The Tribe argues that it is entitled to intervene as of right in this action. See Mot. Mem. at 9. Accordingly, the Court will analyze each of the four relevant requirements in turn.

I. Timeliness of the Motion

"[Courts] consider three criteria in determining whether a motion to intervene is timely: (1) the stage of the proceedings; (2) whether the parties would be prejudiced; and (3) the reason for any delay in moving to intervene." Nw. Forest Res. Council v. Glickman, 82 F.3d 825, 836 (9th Cir. 1996), as amended on denial of reh'g (May 30, 1996) (citing United States v. Oregon, 913 F.2d 576, 588 (9th Cir. 1990)).

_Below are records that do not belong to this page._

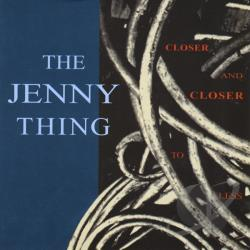 Thing, Jenny - Closer and Closer to Less CD Cover Art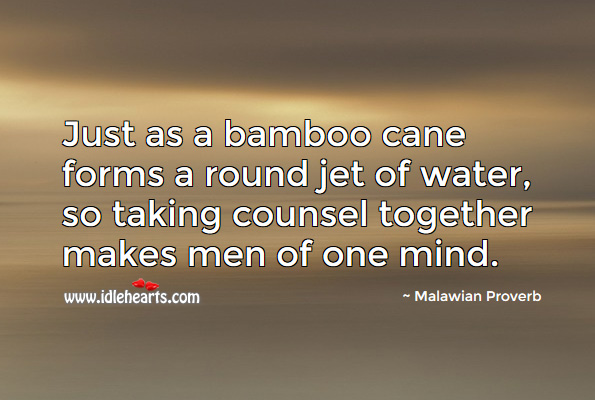 Just as a bamboo cane forms a round jet of water, so taking counsel together makes men of one mind. Malawian Proverbs Image
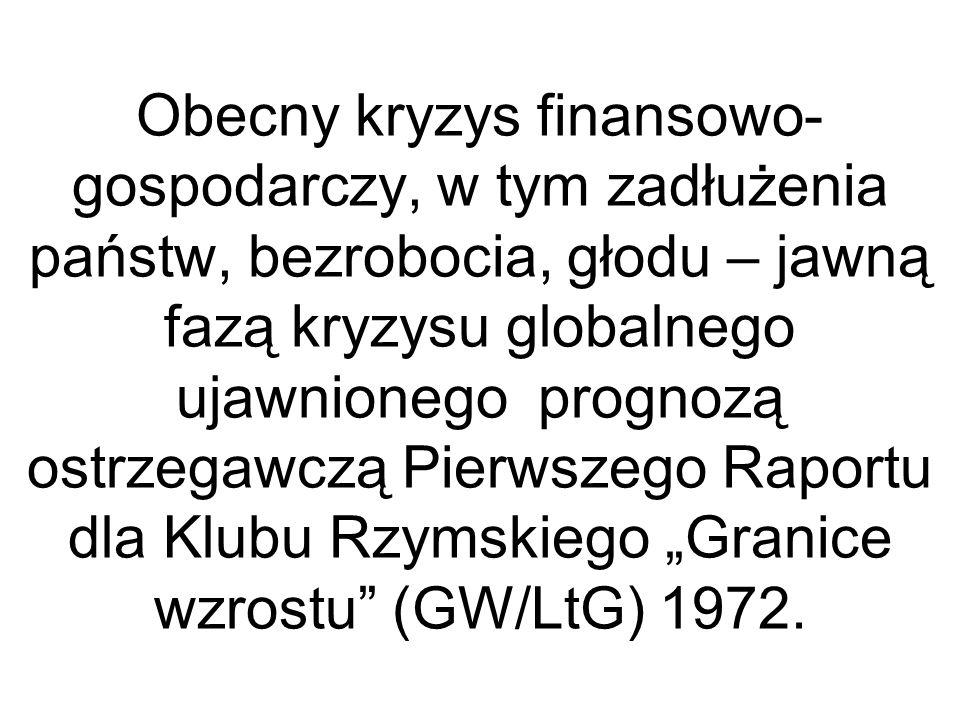 """Obecny kryzys finansowo-gospodarczy, w tym zadłużenia państw, bezrobocia, głodu – jawną fazą kryzysu globalnego ujawnionego prognozą ostrzegawczą Pierwszego Raportu dla Klubu Rzymskiego """"Granice wzrostu (GW/LtG) 1972."""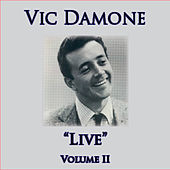 Live - Volume II by Vic Damone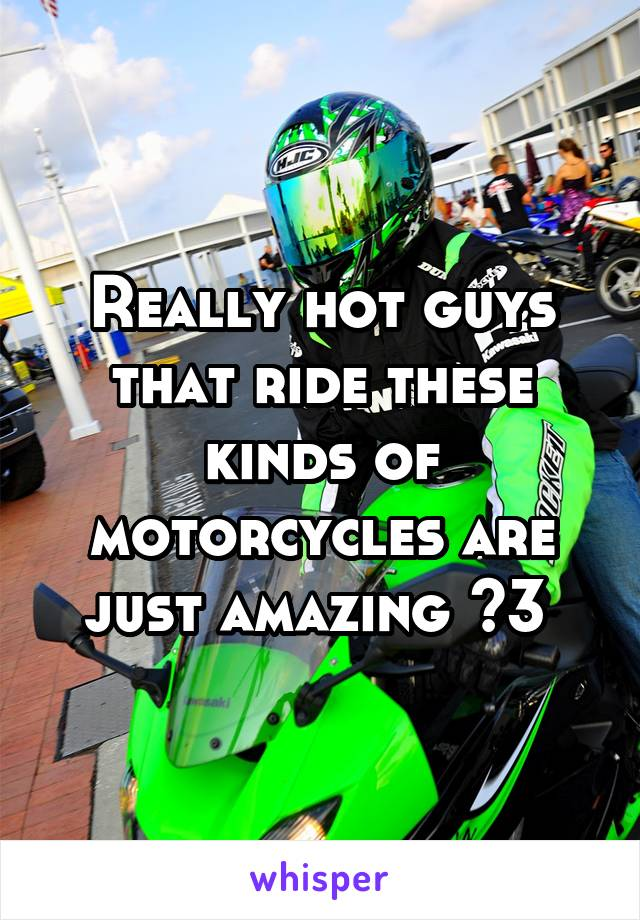 Really hot guys that ride these kinds of motorcycles are just amazing <3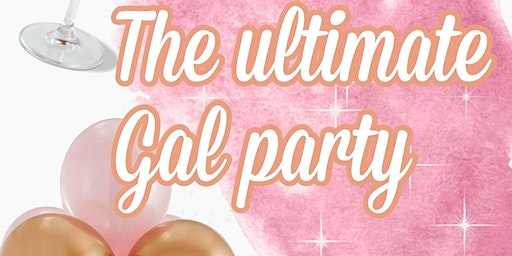ULTIMATE GAL PARTY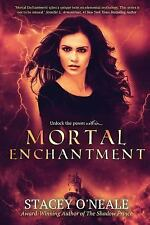 Mortal Enchantment (Volume 2), O'Neale, Stacey, Good Condition, Book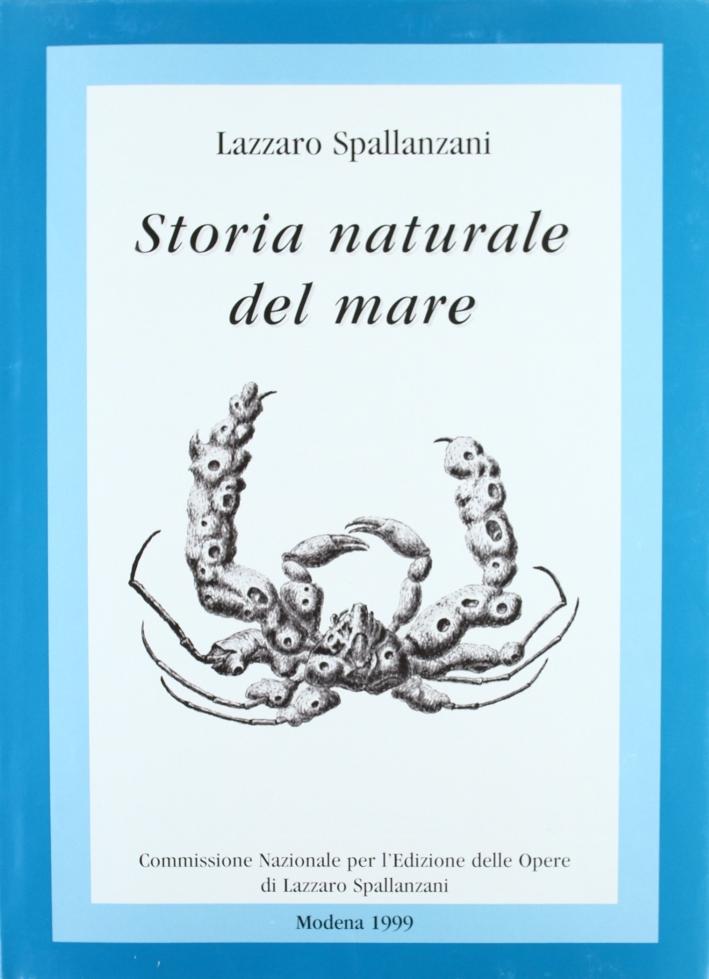 Opere Edite non Direttamente dall'Editore. Vol. 1: Storia Naturale del Mare (Rimini 1782, Chioggia 1784).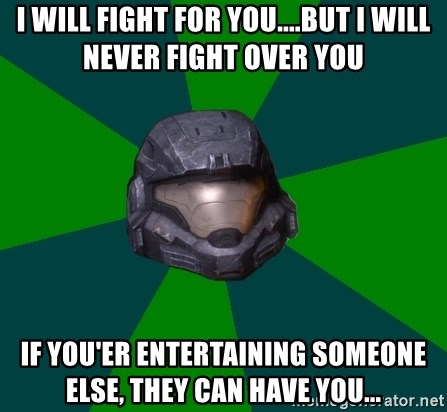 Halo Reach - I will fight for you....But I will never fight over you If you'er entertaining someone else, They can have you...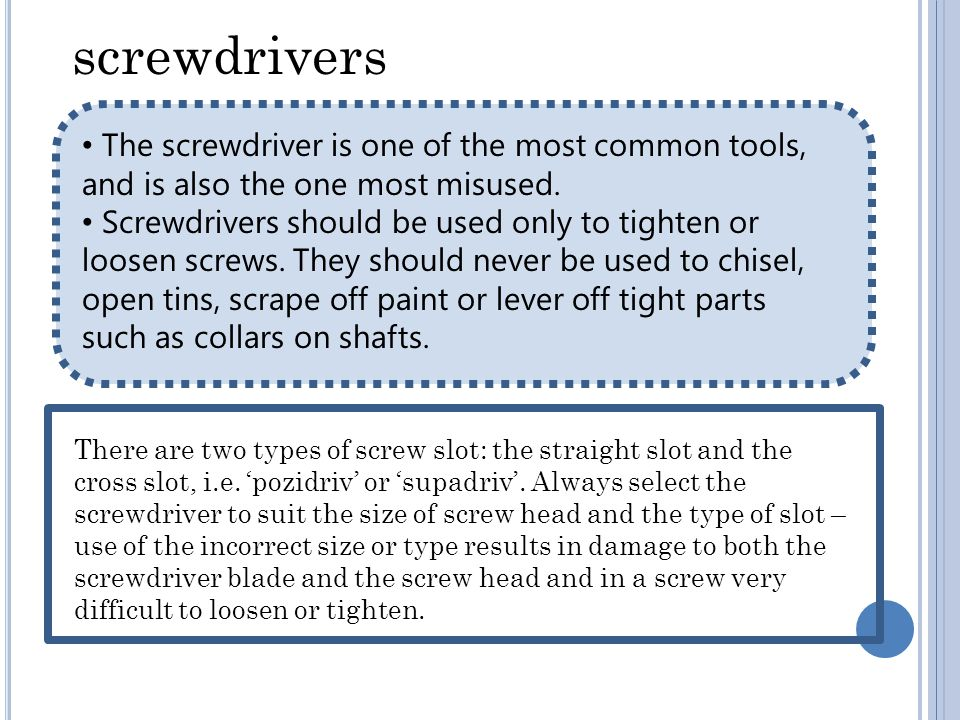 screwdrivers The screwdriver is one of the most common tools, and is also the one most misused.
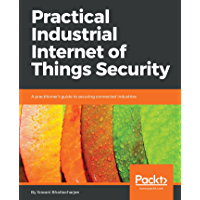 Practical Industrial Internet of Things Security: A practitioner's guide to securing connected industries (English Edition)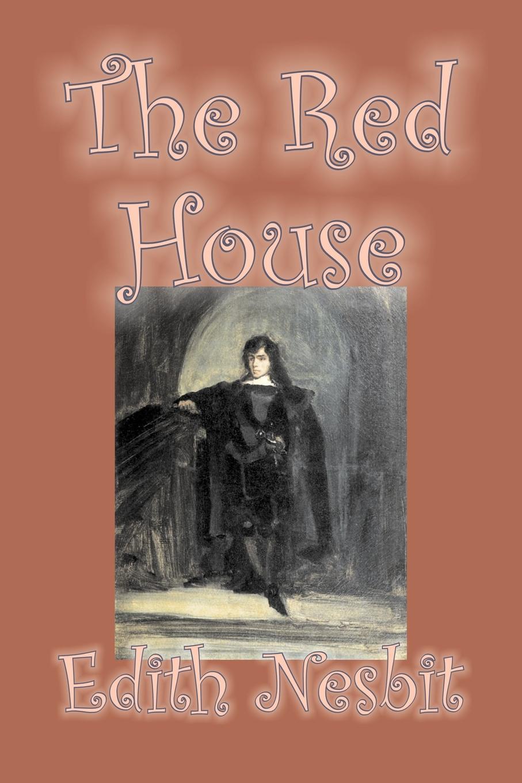 Edith Nesbit The Red House by Edith Nesbit, Fiction, Fantasy & Magic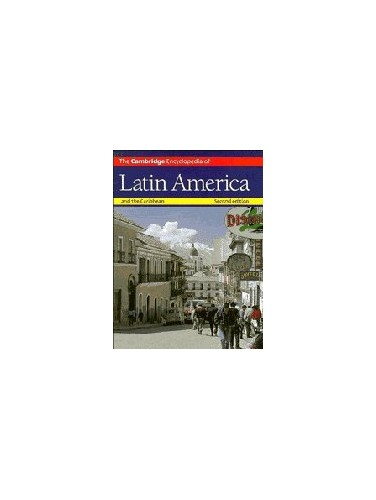 The Cambridge Encyclopedia of Latin America and the Caribbean by Simon Collier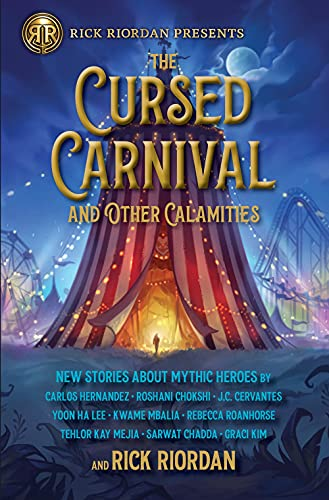 THE CURSED CARNIVAL AND OTHER CALAMITIES by Rick Riordan. et al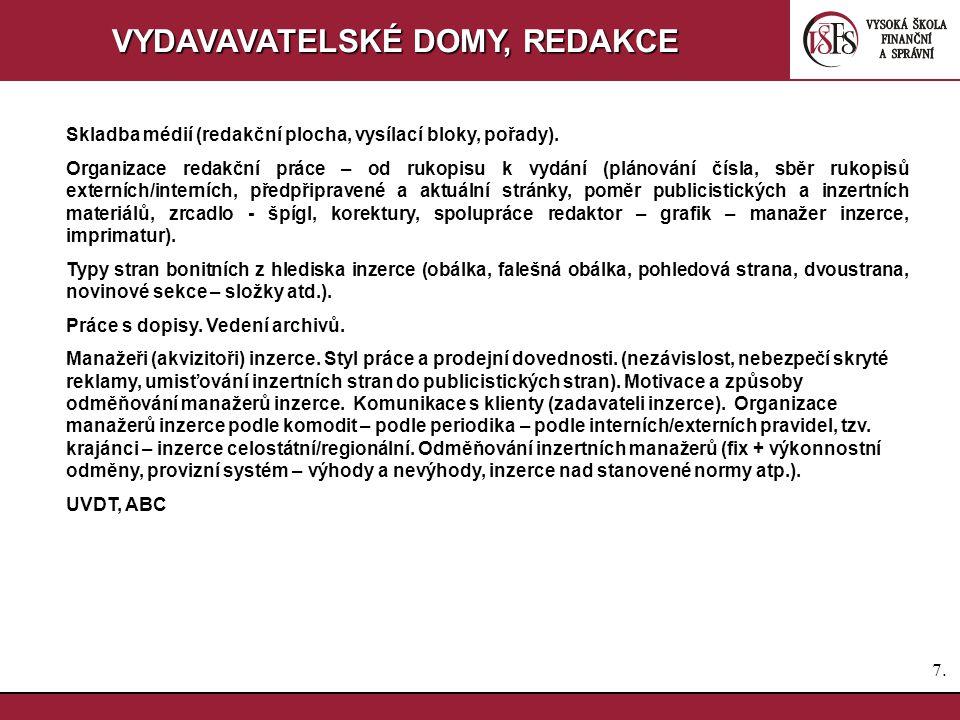 7.7. VYDAVAVATELSKÉ DOMY, REDAKCE Skladba médií (redakční plocha, vysílací bloky, pořady). Organizace redakční práce – od rukopisu k vydání (plánování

Plaintiffs do not contend that the Tribe's Motion is untimely. See Opp'n at 1 (arguing that "the [Tribe] has failed to demonstrate that the second, third and fourth tests are met"). The Tribe filed the present Motion relatively early in the proceedings, before any substantive rulings were made and before Federal Defendants filed their pendingmotion to dismiss; thus, no party will be prejudiced by the Tribe's intervention. See Citizens for Balanced Use v. Mont. Wilderness Ass'n, 647 F.3d 893, 897 (9th Cir. 2011); Nw. Forest Res. Council, 82 F.3d at 837. Accordingly, the Court finds that the Motion is timely.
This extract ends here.